In a report published on Wednesday, titled “The Home of the Future: PropTech – Towards a frictionless real estate market?” Citi said that cryptocurrencies, Blockchain, and property in the metaverse had the “potential to transform the traditional real estate market.” While crypto-backed mortgages could streamline the home buying process, many individuals have seen investments in metaverse properties soar in the past two years.

Citigroup Report Highlights

Citi reported that crypto-asset-linked real estate loans could allow investors to “use their investment earnings” without incurring capital gains taxes, but commented on the potential for risk in a volatile market. While many standard fiat-linked loans have regulatory procedures to assess a borrower’s ability to repay, crypto holders could be forced to pay significantly more if the price of tokens falls during a bear market.

“If the value of the cryptocurrency declines, the borrower may be subject to margin calls and ultimately the cryptocurrency may be liquidated if the value of the collateral falls below a certain threshold, such as 35% of the value of the collateral property,” the report said. “Introducing cryptocurrency exposure into the credit profile could increase the overall risk of the loan.”

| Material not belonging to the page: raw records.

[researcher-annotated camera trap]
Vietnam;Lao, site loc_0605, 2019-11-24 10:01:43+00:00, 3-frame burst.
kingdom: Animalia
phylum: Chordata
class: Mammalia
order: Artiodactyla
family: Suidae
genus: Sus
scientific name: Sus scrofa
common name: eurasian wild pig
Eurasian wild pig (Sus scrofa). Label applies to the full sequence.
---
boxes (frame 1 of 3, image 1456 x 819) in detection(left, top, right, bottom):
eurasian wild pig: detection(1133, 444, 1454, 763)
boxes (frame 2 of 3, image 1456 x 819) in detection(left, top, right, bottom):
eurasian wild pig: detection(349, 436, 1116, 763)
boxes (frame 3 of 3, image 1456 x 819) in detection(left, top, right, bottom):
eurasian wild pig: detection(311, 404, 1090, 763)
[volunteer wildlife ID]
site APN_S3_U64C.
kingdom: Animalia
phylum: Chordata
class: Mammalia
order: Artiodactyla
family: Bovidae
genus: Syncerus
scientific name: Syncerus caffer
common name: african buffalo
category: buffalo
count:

Individual and corporate owners of virtual property in The Sandbox

In addition to buying physical properties, the Citi report discussed the potential benefits of owning and monetizing “digital real estate” in the metaverse. Specifically, the researchers detailed how individual and corporate owners of the virtual property in The Sandbox (SAND) – called LAND – have treated the metaverse as an investment similar to real-world property, with prices rising from about USD 100 per LAND in January 2021 to no less than USD 200,000 a year later:

“Given the nascent nature of the virtual real estate environment, many of LAND’s buyers have no concrete plans to cultivate the properties and are limited to speculating on the future growth of the platform and thus LAND’s price appreciation.”

In conclusion, the banking giant is not the first to consider the risks of cryptocurrency-backed mortgages. Prior to the recent bear market, Florida-based rating and research firm Weiss Ratings warned investors that Bitcoin (BTC)’s falling price, in addition to stock performance, rising interest rates interest and policy changes from the Federal Reserve could turn crypto mortgages into a losing bet.

In the report released in May this year, Weiss analyst Jon D. Markman urged caution with these types of mortgages, citing the poor performance of stocks and cryptocurrencies this year, a housing bubble in the United States, the rising interest rates, and upcoming policy changes by the Federal Reserve.

“The product looks like a profit, assuming real estate and cryptocurrency prices continue to rise […] except there are signs that both bets are unlikely to be winners in the short term. Bitcoin is down 40% since hitting $66,000 in November 2021.”